GOOD FRIDAY to ALL of MY CRAZY COOL GROOVY Family, Friends, Frats, Fans, Followers, Frenemies, and FANTABULICIOUSTICAL FUNKY FRESH FLY FOLK of ALL Colors, Shapes, Sizes, Flavors, Persuasions, and Denominations!!
Whether your preferred terminology is A$$, BACKSIDE, BOOTY, BUTT, CULO, DONK, FATTY, or; any of a number of other euphemisms for the feminine derriere, if you, u, You, U, or, YOU check for CRAZY COOL GROOVY!!! on the regular, then you DO know how Yours Truly CCG feels about the BBWs, FULL-FIGURED FEMME FATALES, PLUS-SIZE PRETTIES, QUEEN SIZE QUEENS, and; VOLUPTUOUS VIXENS among you... and how much Ya Boy LOVES Your BIG BUTT and Your SMILE.
However; CCG is also very aware that there are some some very specific problems that are faced by women with a more bountiful backside.
Check out these #BIGBOOTYPROBLEMS: TOP 15 PROBLEMS ONLY UNDERSTOOD By WOMEN With BIG BUTTS 'Cause #BABYGOTBACK:
MADAME NOIRE says:
PANTS Are TOO DROOPY Or TOO LOW:
The only pants that are small enough on your waist are too small on your butt. So you have to buy pants that are too big everywhere else, just to get them over your butt. You buy a lot of belts.
SKIRTS Are TOO HIGH In The BACK:
Your butt hikes skirts up several inches. You often wonder if you’re flashing people.
SITTING DOWN At PUBLIC ARENAS/MOVIES/CHURCH:
The last available seat is in the middle of the row and there are already people seated every where leading to that seat. You clench your jaw and stick your butt in each of their faces on the way to your seat.
PANTIES That ACTUALLY Are BIGGER Than you:
You’re actually a size small or medium, but you have to wear size XL because… BUTT CHEEKS.
Because of That THANG, many men have HIGH EXPECTATIONS and expect you to be incredible at dancing, and; YOU get a lot of requests for TWERKING.
Just BECAUSE Of That THANG, many men have LOW EXPECTATIONS and A$$UME that YOU are OK with A$$ PLAY.
WOMEN'S HEALTH says:
For REASONS UNKNOWN, You STILL Have A SPIRITUAL CONNECTION To Song, BABY GOT BACK:
What can you say? Back before you learned to embrace your curves, SIR MIX-A-LOT and this anthem gave you hope.

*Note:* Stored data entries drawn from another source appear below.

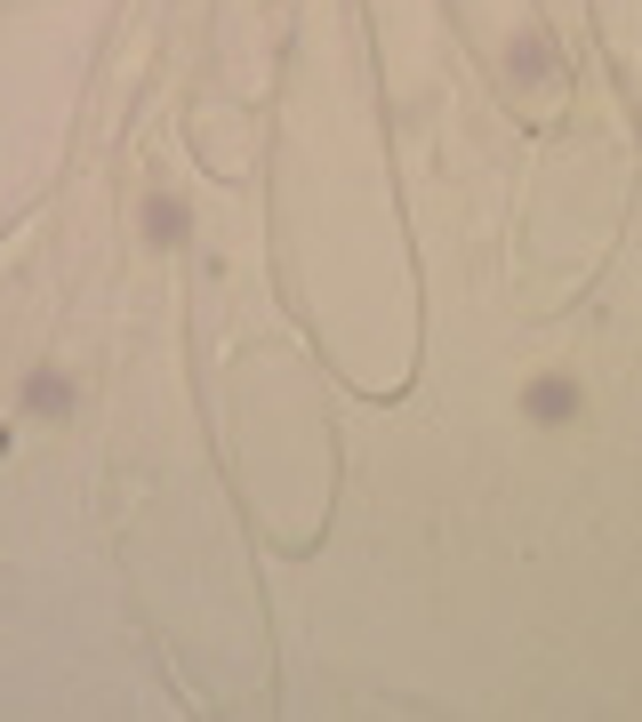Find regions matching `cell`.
<instances>
[{
	"label": "cell",
	"mask_w": 642,
	"mask_h": 722,
	"mask_svg": "<svg viewBox=\"0 0 642 722\" xmlns=\"http://www.w3.org/2000/svg\"><path fill=\"white\" fill-rule=\"evenodd\" d=\"M570 409H578V385H570V378H538V385H530V418L563 426Z\"/></svg>",
	"instance_id": "1"
},
{
	"label": "cell",
	"mask_w": 642,
	"mask_h": 722,
	"mask_svg": "<svg viewBox=\"0 0 642 722\" xmlns=\"http://www.w3.org/2000/svg\"><path fill=\"white\" fill-rule=\"evenodd\" d=\"M73 394H65V378H56V369H40L33 378V409H65Z\"/></svg>",
	"instance_id": "2"
}]
</instances>
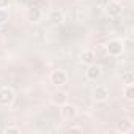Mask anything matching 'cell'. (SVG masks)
I'll return each mask as SVG.
<instances>
[{
	"label": "cell",
	"instance_id": "9a60e30c",
	"mask_svg": "<svg viewBox=\"0 0 134 134\" xmlns=\"http://www.w3.org/2000/svg\"><path fill=\"white\" fill-rule=\"evenodd\" d=\"M3 132H5V134H19V132H21V128L16 126V125H10V126H7V128L3 129Z\"/></svg>",
	"mask_w": 134,
	"mask_h": 134
},
{
	"label": "cell",
	"instance_id": "ba28073f",
	"mask_svg": "<svg viewBox=\"0 0 134 134\" xmlns=\"http://www.w3.org/2000/svg\"><path fill=\"white\" fill-rule=\"evenodd\" d=\"M68 101H70V96H68V93H66L65 90H57V92H54L52 96H51V103H52L54 106H57V107L66 104Z\"/></svg>",
	"mask_w": 134,
	"mask_h": 134
},
{
	"label": "cell",
	"instance_id": "2e32d148",
	"mask_svg": "<svg viewBox=\"0 0 134 134\" xmlns=\"http://www.w3.org/2000/svg\"><path fill=\"white\" fill-rule=\"evenodd\" d=\"M11 3V0H0V10H7Z\"/></svg>",
	"mask_w": 134,
	"mask_h": 134
},
{
	"label": "cell",
	"instance_id": "7a4b0ae2",
	"mask_svg": "<svg viewBox=\"0 0 134 134\" xmlns=\"http://www.w3.org/2000/svg\"><path fill=\"white\" fill-rule=\"evenodd\" d=\"M16 101V93L11 87L3 85L0 87V107H11Z\"/></svg>",
	"mask_w": 134,
	"mask_h": 134
},
{
	"label": "cell",
	"instance_id": "7c38bea8",
	"mask_svg": "<svg viewBox=\"0 0 134 134\" xmlns=\"http://www.w3.org/2000/svg\"><path fill=\"white\" fill-rule=\"evenodd\" d=\"M81 62L84 65H92V63H96V54L92 51V49H85L82 54H81Z\"/></svg>",
	"mask_w": 134,
	"mask_h": 134
},
{
	"label": "cell",
	"instance_id": "9c48e42d",
	"mask_svg": "<svg viewBox=\"0 0 134 134\" xmlns=\"http://www.w3.org/2000/svg\"><path fill=\"white\" fill-rule=\"evenodd\" d=\"M47 21H49L52 25H62V24L65 22V13H63L60 8H54V10L49 11Z\"/></svg>",
	"mask_w": 134,
	"mask_h": 134
},
{
	"label": "cell",
	"instance_id": "ac0fdd59",
	"mask_svg": "<svg viewBox=\"0 0 134 134\" xmlns=\"http://www.w3.org/2000/svg\"><path fill=\"white\" fill-rule=\"evenodd\" d=\"M107 2H109V0H99V5H101V7H104Z\"/></svg>",
	"mask_w": 134,
	"mask_h": 134
},
{
	"label": "cell",
	"instance_id": "8fae6325",
	"mask_svg": "<svg viewBox=\"0 0 134 134\" xmlns=\"http://www.w3.org/2000/svg\"><path fill=\"white\" fill-rule=\"evenodd\" d=\"M107 98H109V88H107V87L98 85V87L93 90V99H95L96 103H104V101H107Z\"/></svg>",
	"mask_w": 134,
	"mask_h": 134
},
{
	"label": "cell",
	"instance_id": "8992f818",
	"mask_svg": "<svg viewBox=\"0 0 134 134\" xmlns=\"http://www.w3.org/2000/svg\"><path fill=\"white\" fill-rule=\"evenodd\" d=\"M134 129V121L131 117H121L118 121H117V126H115V131L117 132H121V134H128Z\"/></svg>",
	"mask_w": 134,
	"mask_h": 134
},
{
	"label": "cell",
	"instance_id": "3957f363",
	"mask_svg": "<svg viewBox=\"0 0 134 134\" xmlns=\"http://www.w3.org/2000/svg\"><path fill=\"white\" fill-rule=\"evenodd\" d=\"M103 11H104V14H106L107 18L115 19V18L121 16V13H123V7H121L118 2H115V0H109V2L103 7Z\"/></svg>",
	"mask_w": 134,
	"mask_h": 134
},
{
	"label": "cell",
	"instance_id": "5b68a950",
	"mask_svg": "<svg viewBox=\"0 0 134 134\" xmlns=\"http://www.w3.org/2000/svg\"><path fill=\"white\" fill-rule=\"evenodd\" d=\"M103 76V66L98 63H92L87 66V71H85V79L90 82H96L99 77Z\"/></svg>",
	"mask_w": 134,
	"mask_h": 134
},
{
	"label": "cell",
	"instance_id": "6da1fadb",
	"mask_svg": "<svg viewBox=\"0 0 134 134\" xmlns=\"http://www.w3.org/2000/svg\"><path fill=\"white\" fill-rule=\"evenodd\" d=\"M104 49H106V54L109 57H120L123 55L125 52V46H123V40H118V38H114V40H109L106 44H104Z\"/></svg>",
	"mask_w": 134,
	"mask_h": 134
},
{
	"label": "cell",
	"instance_id": "4fadbf2b",
	"mask_svg": "<svg viewBox=\"0 0 134 134\" xmlns=\"http://www.w3.org/2000/svg\"><path fill=\"white\" fill-rule=\"evenodd\" d=\"M123 96L126 101H134V84H126L123 87Z\"/></svg>",
	"mask_w": 134,
	"mask_h": 134
},
{
	"label": "cell",
	"instance_id": "e0dca14e",
	"mask_svg": "<svg viewBox=\"0 0 134 134\" xmlns=\"http://www.w3.org/2000/svg\"><path fill=\"white\" fill-rule=\"evenodd\" d=\"M70 131H76V132H81V131H82V128H79V126H71V128H70Z\"/></svg>",
	"mask_w": 134,
	"mask_h": 134
},
{
	"label": "cell",
	"instance_id": "277c9868",
	"mask_svg": "<svg viewBox=\"0 0 134 134\" xmlns=\"http://www.w3.org/2000/svg\"><path fill=\"white\" fill-rule=\"evenodd\" d=\"M49 79H51V84H54L55 87H63L68 84V73L65 70H54Z\"/></svg>",
	"mask_w": 134,
	"mask_h": 134
},
{
	"label": "cell",
	"instance_id": "30bf717a",
	"mask_svg": "<svg viewBox=\"0 0 134 134\" xmlns=\"http://www.w3.org/2000/svg\"><path fill=\"white\" fill-rule=\"evenodd\" d=\"M25 18H27L29 22L36 24V22L41 21V18H43V11H41L38 7H29L27 11H25Z\"/></svg>",
	"mask_w": 134,
	"mask_h": 134
},
{
	"label": "cell",
	"instance_id": "52a82bcc",
	"mask_svg": "<svg viewBox=\"0 0 134 134\" xmlns=\"http://www.w3.org/2000/svg\"><path fill=\"white\" fill-rule=\"evenodd\" d=\"M60 115L63 120H74L77 117V107L74 104L66 103V104L60 106Z\"/></svg>",
	"mask_w": 134,
	"mask_h": 134
},
{
	"label": "cell",
	"instance_id": "d6986e66",
	"mask_svg": "<svg viewBox=\"0 0 134 134\" xmlns=\"http://www.w3.org/2000/svg\"><path fill=\"white\" fill-rule=\"evenodd\" d=\"M77 2H81V0H77Z\"/></svg>",
	"mask_w": 134,
	"mask_h": 134
},
{
	"label": "cell",
	"instance_id": "5bb4252c",
	"mask_svg": "<svg viewBox=\"0 0 134 134\" xmlns=\"http://www.w3.org/2000/svg\"><path fill=\"white\" fill-rule=\"evenodd\" d=\"M121 82L126 85V84H134V73L132 71H125L121 74Z\"/></svg>",
	"mask_w": 134,
	"mask_h": 134
}]
</instances>
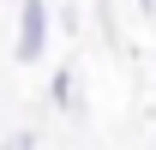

EVERY MORNING, Your BUTT EATS YOUR PANTIES For BREAKFAST, and; RUNNING SHORTS Are A LONG-GONE FANTASY:
There's no delicate way to say it. If you forgo the thong, it's permanent wedgie city.
Unless you are one of those rare women who actually enjoys playing the RIDE-And-TUG GAME (your shorts ride up your butt, and then you tug them down), and; the subsequent chafing,YOU must research other options of attire.
MISSION IMPOSSIBLE: FINDING A CUTE BIKINI That FITS Your TOP And BOTTOM:
If there isn't a mix-and-match option, forget it. You have to pick between your butt hanging out or super-frumpy granny bottoms.
YOUR BODY Is CONSTANTLY Being COMPARED To FRUIT:
Are you an APPLE shape? Maybe a BANANA shape? Possibly a PEAR? Which FRUIT SHAPE are YOU?
STOOLS Are a JOKE That LIFE INVENTED To CONSTANTLY AGGRAVATE YOU And YOUR BUTT:
Stools were made for children, stupid pet tricks, and; when you don not have an available ladder. Why are they in bars/restaurants? If YOU are lucky, you might be able to fit about half of your butt on the average bar stool.
If you're an adult who still goes on swings, like one-third of your butt will remain on that swing.
If you are a mother, you constantly find yourself have to come up with excuses for why Mommy can't get on the swing... and NONE of the reasons involve the swing.
HUFFINGTON POST: HUFFPOST WOMEN says:
Again, unless you ENJOY the Ride-and-Tug, or; you enjoy ALWAYS looking like you are either on your way to the club on the corner, leaving the club on the corner, OR; just on the corner... leave those types of dresses alone.
LOWER BACK PAIN:
You ALREADY Know.
EVEN When UNINTENDED, YOU Can ALWAYS COUNT On BUTTCRACK EXPOSURE:
See: LOWER BACK PAIN.
Your own BUTT CHEEKS have given you TAN LINES.
MEN GRABBING/SLAPPING YOUR BUTT:
TAKE CARE Of YOURSELVES And EACH OTHER, KNOW/EMBRACE/CELEBRATE/LOVE Your BIG BUTTS And #BIGBOOTYPROBLEMS, And KNOW THYSELVES!!!